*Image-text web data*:
++++++++++

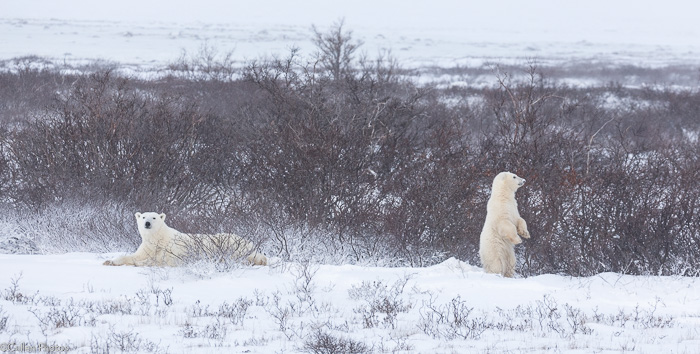 Polar bears in Churchill MB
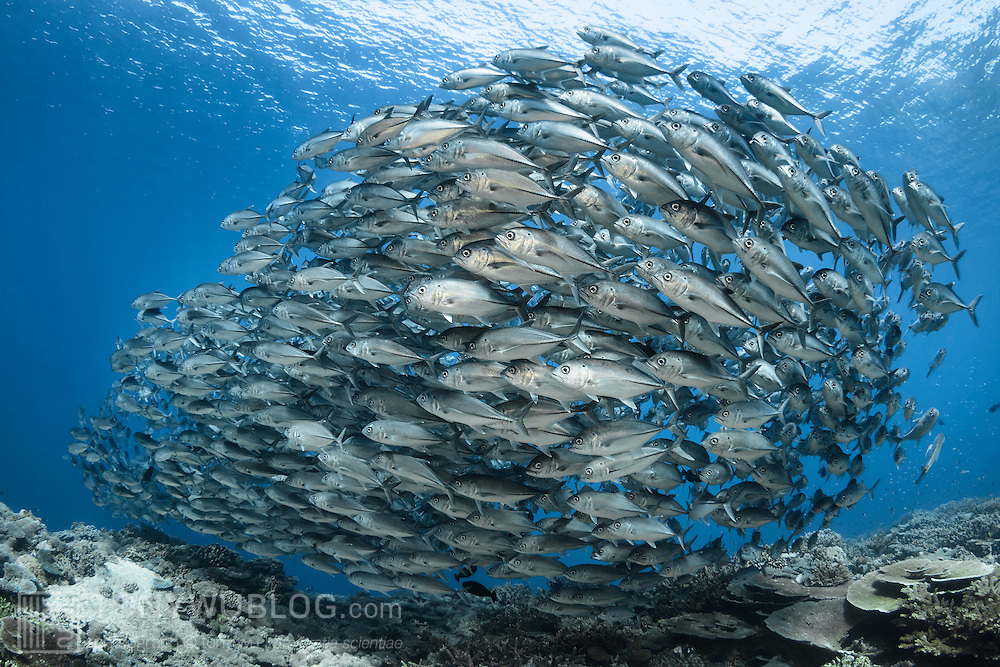 A school of bigeye jacks (Caranx sexfasciatus) moving across a shallow reef top, moving together en masse in order to take advantage of the concept of safety in numbers.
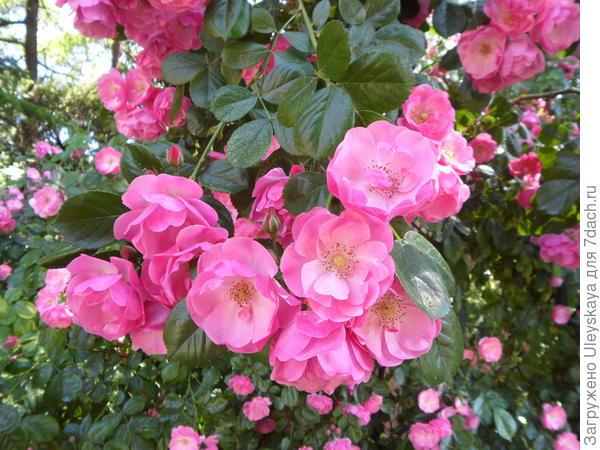 Полуплетистая роза Angelica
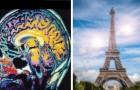 6 unglaubliche Dinge, zu denen das menschliche Gehirn in der Lage ist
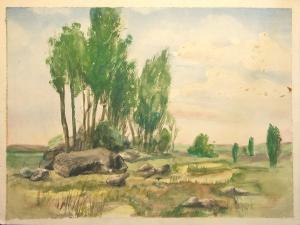 Lueneburger Heide 2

++++++++++

*Goal of the exercise*: Beginning with the line that has "6 unglaubliche Dinge, zu", repeat each remaining line of the data above word for word, keeping pictures out.

*Answer to this problem*:
 6 unglaubliche Dinge, zu denen das menschliche Gehirn in der Lage ist
 Lueneburger Heide 2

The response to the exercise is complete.